Exigência da tarefa -> Prossiga o texto sobre o tom bem‑humorado na crônica de Moacyr Scliar a partir da última frase apresentada.

Texto fornecido ->
Tom bem‑humorado na crônica de Moacyr Scliar
Gabarito: letra A. O autor expõe suas ideias com um tom bem‑humorado, fazendo uma análise subjetiva de situações cotidianas – exatamente o que se espera de uma crônica. O texto brinca com a frase “Quando eu tinha a tua idade”, exagera nas antigas virtudes (“Conhecíamos toda a obra de Balzac”) e logo as desmente (“Mas éramos mesmo?”), criando ironia e leveza.
“Dificilmente haverá, nas sempre difíceis relações entre pais e filhos, frase mais perigosa.” “Sim, éramos mais cultos, mais politizados, mais atentos. Conhecíamos toda a obra de Balzac, entoávamos todas as sinfonias de Beethoven. Éramos o máximo. Mas éramos mesmo?”
Esses trechos mostram o humor crítico e a subjetividade (opinião pessoal do autor). O texto comenta o cotidiano (quarto desarrumado, redação escolar) e se dirige ao leitor, confirmando a alternativa A.
Alternativa A — ✅ Correta ⟵ GABARITO
O tom é bem‑humorado (irônico, exagerado, autodepreciativo), a análise é subjetiva (o autor dá sua opinião sobre a frase “Quando eu tinha a tua idade”) e as situações são cotidianas (relações pais‑filhos, desorganização, tarefas escolares). O texto sustenta cada ponto: a abertura dramática “Ai, Senhor” já sugere humor; a lista de supostas perfeições infantis é ridicularizada; e a conclusão propõe compartilhar sonhos, não lições. Tudo dentro da crônica.

Registros de uma coleta de dados
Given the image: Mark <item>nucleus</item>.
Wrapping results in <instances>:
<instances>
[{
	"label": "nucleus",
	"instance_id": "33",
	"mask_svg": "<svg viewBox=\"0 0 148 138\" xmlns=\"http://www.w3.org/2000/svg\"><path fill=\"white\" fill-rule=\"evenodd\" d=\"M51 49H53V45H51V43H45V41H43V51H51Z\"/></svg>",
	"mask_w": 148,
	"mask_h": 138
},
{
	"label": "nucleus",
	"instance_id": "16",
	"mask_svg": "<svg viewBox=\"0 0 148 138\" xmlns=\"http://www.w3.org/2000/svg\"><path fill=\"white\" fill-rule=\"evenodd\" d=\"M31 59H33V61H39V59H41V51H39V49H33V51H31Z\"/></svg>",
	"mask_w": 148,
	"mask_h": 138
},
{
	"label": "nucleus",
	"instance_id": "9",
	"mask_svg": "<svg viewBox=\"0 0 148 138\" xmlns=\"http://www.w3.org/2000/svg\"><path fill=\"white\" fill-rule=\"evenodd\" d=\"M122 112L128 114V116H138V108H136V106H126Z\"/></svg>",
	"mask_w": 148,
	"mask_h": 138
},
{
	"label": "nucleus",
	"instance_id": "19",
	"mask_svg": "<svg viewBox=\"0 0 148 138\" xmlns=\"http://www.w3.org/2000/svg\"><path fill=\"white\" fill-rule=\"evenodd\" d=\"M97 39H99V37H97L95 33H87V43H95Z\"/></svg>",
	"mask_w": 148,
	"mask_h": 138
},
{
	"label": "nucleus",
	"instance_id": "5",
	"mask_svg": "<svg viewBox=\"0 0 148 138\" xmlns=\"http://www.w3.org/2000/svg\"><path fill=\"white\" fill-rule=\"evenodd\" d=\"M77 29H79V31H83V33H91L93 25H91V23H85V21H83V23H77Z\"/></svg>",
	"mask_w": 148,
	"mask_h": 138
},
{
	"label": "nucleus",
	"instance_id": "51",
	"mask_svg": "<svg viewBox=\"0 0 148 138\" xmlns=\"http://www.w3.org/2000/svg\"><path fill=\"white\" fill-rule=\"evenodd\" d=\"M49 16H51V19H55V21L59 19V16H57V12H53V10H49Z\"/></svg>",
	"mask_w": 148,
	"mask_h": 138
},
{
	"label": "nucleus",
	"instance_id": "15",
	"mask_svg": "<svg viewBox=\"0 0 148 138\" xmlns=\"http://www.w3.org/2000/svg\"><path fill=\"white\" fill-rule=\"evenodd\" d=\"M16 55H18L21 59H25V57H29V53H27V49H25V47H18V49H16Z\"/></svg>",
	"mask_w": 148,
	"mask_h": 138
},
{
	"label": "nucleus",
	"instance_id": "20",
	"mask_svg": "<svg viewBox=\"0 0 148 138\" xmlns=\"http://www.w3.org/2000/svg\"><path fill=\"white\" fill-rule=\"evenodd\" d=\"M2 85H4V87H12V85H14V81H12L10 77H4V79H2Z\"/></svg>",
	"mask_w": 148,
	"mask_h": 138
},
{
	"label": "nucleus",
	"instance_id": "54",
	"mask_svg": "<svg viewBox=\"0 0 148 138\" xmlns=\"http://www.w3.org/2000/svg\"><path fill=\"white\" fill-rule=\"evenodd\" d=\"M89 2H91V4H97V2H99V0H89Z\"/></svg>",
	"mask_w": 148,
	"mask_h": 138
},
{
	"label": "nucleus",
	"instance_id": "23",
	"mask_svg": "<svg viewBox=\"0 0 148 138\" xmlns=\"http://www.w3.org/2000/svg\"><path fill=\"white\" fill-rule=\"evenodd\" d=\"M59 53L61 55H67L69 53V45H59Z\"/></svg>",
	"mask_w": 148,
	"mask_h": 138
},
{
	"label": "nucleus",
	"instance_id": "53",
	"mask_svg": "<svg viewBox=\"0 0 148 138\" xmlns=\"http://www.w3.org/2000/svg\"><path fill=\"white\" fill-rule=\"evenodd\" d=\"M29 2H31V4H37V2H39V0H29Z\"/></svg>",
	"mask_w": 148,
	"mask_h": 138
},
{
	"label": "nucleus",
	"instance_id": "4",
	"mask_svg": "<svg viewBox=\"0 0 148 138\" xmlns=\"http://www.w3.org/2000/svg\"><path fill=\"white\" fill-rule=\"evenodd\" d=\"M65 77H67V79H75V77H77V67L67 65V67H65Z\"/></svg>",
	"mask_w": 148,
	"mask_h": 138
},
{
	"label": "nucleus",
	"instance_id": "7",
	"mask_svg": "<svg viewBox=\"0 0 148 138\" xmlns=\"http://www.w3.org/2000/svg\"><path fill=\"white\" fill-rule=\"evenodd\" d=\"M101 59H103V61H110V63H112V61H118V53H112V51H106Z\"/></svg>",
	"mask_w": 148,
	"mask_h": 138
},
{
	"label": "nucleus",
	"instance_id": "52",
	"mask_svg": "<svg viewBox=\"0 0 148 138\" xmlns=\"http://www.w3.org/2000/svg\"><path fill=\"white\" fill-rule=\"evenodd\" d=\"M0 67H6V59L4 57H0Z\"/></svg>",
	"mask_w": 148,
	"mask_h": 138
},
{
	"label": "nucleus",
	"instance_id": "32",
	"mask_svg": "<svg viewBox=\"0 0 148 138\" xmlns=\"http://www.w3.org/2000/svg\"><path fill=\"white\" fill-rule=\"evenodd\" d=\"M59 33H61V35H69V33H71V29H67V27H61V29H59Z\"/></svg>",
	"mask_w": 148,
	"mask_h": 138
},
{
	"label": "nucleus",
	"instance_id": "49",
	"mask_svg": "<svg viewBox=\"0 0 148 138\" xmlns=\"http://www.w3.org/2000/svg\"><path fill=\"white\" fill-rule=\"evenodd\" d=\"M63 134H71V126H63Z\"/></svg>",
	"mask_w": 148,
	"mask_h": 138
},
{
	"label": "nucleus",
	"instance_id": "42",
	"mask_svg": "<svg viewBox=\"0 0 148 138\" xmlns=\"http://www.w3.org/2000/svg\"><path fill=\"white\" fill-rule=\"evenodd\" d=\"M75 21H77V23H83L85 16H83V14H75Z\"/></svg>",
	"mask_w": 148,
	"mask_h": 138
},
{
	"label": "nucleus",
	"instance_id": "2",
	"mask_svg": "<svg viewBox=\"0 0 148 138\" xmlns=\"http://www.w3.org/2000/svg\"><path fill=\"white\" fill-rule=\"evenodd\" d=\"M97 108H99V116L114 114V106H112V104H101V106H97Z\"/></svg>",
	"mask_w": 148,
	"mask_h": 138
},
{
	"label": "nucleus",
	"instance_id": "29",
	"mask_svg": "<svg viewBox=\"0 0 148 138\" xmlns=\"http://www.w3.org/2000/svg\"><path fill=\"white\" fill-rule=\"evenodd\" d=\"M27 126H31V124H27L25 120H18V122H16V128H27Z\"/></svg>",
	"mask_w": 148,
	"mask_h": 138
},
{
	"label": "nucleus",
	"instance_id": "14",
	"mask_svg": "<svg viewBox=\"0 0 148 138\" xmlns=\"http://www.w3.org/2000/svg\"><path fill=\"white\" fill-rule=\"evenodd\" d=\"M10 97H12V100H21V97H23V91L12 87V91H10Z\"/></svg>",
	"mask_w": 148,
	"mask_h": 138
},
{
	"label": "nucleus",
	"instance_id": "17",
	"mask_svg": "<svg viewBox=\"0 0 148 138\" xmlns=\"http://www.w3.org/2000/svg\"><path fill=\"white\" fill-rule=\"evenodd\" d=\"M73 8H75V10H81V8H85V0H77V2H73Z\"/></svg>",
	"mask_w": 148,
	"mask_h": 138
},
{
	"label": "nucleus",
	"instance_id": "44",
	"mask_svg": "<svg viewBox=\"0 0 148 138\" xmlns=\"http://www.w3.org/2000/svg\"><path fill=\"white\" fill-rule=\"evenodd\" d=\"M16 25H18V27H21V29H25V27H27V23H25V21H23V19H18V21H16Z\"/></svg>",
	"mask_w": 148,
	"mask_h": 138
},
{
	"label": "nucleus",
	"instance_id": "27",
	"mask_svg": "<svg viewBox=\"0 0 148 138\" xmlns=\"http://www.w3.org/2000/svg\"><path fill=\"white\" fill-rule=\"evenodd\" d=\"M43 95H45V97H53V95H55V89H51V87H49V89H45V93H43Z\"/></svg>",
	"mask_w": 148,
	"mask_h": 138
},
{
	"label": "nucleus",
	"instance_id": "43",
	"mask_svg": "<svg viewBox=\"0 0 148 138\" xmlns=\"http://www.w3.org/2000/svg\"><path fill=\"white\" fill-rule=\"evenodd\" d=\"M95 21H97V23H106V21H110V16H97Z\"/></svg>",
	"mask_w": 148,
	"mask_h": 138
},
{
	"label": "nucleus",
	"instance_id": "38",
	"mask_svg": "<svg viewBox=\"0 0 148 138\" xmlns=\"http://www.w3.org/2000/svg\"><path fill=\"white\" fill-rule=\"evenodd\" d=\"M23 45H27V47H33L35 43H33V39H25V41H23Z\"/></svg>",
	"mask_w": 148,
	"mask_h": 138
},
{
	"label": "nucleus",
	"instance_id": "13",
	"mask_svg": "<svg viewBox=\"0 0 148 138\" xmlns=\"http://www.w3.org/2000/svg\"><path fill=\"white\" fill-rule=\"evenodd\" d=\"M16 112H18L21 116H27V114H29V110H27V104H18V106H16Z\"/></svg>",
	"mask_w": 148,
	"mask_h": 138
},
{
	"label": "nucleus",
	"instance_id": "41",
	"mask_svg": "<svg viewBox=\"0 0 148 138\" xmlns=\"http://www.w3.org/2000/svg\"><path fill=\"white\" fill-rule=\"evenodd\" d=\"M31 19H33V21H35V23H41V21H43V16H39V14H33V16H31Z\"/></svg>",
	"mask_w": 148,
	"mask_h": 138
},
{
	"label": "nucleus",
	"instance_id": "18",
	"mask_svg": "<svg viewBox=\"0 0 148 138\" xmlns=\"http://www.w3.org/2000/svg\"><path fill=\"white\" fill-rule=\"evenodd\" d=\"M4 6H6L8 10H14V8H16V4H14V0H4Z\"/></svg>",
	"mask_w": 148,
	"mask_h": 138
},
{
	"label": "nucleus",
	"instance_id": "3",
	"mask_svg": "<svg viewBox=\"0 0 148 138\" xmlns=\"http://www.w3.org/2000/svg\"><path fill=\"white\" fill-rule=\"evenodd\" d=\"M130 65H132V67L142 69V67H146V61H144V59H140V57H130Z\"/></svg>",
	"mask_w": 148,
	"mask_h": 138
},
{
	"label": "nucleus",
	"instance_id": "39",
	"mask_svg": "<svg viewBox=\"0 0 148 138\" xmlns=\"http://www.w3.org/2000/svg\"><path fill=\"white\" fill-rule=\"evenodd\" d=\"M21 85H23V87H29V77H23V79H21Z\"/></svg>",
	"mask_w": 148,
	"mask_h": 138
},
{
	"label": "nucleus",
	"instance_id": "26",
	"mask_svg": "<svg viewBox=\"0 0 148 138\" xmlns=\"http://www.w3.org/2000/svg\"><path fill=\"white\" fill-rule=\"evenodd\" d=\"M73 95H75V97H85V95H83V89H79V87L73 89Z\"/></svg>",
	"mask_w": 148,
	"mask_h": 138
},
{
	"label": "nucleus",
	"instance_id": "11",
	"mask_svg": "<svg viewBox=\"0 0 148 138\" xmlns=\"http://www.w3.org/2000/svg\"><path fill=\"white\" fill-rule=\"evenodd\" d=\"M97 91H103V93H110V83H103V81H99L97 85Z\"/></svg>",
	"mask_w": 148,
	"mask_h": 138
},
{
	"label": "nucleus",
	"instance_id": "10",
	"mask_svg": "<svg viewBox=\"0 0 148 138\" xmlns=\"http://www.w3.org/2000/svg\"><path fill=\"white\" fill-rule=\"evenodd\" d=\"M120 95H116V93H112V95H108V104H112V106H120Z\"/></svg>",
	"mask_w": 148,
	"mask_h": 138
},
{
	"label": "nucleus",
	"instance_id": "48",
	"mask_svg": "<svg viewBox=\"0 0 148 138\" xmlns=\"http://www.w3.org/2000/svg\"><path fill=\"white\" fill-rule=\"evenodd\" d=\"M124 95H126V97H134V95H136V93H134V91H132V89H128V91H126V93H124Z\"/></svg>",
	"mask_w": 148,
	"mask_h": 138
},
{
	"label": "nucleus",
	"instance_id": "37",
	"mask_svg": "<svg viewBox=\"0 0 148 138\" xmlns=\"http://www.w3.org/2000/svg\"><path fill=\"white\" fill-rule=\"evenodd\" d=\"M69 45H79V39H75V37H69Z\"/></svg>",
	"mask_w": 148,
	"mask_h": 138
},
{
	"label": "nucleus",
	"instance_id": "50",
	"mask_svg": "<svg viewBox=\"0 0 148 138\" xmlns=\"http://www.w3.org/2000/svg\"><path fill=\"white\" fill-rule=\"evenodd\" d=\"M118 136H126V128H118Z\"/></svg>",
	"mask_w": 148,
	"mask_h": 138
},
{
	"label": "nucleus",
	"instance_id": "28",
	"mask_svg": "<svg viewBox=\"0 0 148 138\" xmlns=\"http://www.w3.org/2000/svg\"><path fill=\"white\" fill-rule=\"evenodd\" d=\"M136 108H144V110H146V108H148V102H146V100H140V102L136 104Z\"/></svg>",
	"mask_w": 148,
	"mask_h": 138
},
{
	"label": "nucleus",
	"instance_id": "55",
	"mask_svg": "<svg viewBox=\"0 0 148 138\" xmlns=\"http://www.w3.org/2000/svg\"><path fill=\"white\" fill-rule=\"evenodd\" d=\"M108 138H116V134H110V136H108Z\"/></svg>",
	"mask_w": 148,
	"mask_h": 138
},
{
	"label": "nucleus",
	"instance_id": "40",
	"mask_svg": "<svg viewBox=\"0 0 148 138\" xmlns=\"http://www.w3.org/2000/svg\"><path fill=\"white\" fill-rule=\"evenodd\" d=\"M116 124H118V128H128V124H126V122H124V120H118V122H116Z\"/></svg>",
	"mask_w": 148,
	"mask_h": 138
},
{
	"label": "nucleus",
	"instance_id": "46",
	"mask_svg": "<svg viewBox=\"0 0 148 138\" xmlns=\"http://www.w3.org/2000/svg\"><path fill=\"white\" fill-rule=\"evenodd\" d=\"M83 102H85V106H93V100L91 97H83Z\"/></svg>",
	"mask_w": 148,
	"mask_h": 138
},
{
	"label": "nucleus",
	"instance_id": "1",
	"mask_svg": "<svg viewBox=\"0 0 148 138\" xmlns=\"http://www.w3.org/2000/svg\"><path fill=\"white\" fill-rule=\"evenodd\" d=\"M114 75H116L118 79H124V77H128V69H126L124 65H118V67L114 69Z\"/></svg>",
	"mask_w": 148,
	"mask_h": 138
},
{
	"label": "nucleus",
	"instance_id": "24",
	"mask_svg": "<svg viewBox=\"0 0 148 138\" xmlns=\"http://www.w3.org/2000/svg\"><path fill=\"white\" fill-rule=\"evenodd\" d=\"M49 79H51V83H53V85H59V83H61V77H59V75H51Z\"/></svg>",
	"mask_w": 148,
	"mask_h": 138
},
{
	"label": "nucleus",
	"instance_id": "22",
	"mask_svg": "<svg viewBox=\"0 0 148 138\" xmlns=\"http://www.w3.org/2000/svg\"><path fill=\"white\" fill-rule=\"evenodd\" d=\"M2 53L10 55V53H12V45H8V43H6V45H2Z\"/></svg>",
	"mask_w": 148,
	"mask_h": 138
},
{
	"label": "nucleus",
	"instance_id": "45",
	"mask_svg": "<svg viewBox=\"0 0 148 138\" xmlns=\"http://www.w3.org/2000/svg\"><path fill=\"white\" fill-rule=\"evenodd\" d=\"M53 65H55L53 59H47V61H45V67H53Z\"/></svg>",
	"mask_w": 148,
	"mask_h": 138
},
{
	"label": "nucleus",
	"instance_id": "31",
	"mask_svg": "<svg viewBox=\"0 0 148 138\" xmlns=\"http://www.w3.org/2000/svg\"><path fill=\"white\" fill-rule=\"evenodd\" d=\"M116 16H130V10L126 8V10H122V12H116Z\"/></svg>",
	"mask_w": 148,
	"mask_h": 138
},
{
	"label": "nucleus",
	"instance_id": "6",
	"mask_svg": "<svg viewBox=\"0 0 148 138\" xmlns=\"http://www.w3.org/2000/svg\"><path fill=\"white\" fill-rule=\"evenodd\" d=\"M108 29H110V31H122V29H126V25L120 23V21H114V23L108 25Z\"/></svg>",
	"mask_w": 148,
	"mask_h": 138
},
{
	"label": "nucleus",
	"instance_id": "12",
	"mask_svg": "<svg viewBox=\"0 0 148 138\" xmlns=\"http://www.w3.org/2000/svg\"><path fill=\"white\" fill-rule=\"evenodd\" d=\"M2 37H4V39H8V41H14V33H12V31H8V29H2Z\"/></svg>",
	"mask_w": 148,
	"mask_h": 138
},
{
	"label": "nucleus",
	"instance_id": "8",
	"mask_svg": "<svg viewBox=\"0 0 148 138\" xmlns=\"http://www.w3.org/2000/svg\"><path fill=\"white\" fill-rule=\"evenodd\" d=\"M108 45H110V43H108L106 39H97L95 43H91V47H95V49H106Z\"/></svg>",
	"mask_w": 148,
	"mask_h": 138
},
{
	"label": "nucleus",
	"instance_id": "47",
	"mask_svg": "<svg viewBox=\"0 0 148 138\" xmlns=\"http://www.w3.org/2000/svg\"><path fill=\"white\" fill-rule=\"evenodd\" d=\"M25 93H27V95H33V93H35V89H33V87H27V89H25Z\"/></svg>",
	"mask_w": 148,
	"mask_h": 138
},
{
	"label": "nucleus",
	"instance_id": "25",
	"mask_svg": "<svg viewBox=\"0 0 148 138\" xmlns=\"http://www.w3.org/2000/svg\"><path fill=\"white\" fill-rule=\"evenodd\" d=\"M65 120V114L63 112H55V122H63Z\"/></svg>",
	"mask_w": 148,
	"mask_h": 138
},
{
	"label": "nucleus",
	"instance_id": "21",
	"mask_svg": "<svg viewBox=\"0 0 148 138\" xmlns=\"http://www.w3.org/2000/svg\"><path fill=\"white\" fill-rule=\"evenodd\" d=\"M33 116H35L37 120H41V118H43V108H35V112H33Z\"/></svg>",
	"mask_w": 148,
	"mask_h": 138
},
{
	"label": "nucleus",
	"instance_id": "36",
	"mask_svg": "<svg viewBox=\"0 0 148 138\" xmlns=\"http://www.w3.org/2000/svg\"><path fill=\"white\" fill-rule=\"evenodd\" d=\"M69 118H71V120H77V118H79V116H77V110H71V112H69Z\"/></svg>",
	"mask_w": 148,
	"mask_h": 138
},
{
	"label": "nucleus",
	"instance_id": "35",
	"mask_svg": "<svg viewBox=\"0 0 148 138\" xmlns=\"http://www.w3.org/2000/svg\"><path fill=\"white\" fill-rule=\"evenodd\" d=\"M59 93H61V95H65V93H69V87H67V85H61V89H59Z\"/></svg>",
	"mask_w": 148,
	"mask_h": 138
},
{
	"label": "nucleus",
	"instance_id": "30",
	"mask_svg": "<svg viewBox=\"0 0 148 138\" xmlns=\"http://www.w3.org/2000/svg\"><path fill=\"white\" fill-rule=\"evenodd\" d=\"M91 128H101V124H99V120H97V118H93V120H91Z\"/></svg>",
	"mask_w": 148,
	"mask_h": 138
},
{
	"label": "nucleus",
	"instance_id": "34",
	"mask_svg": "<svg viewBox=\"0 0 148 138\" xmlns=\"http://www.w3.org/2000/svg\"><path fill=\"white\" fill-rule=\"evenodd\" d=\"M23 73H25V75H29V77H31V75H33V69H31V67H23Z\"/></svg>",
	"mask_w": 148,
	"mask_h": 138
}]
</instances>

Resultado ->
Alternativa B — ❌ Incorreta
Saudosista – o autor critica o saudosismo parental, não o adota. Diz que a frase é “perigosa” e alarga o fosso geracional. O vocabulário não é arcaico (é coloquial atual). Não há cronologia de eventos; a crônica alterna entre reflexão e exemplos, sem ordem rígida. A alternativa troca conceito: o texto é anti‑saudosista, não saudosista.
Alternativa C — ❌ Incorreta
Cerimonioso – o texto é informal, com expressões como “Ai, Senhor”, “coisa automática”, “sacudimos a cabeça”. A linguagem é acessível, não literária/formal. A conclusão não é ambígua: termina com uma proposta clara e positiva (“Fale a uma criança sobre aquilo que você esperava ser...”). A alternativa troca conceito: confunde crônica com texto formal.
Alternativa D — ❌ Incorreta
De advertência – o início parece advertir (“não nos deixe cair na tentação”), mas o tom geral é de reflexão bem‑humorada, não de alerta sério. A narração não é imparcial (é subjetiva, com opiniões fortes). Interagir com o interlocutor é verdade, mas insuficiente para definir o tom. A alternativa é incompleta e erra ao reduzir o tom a advertência.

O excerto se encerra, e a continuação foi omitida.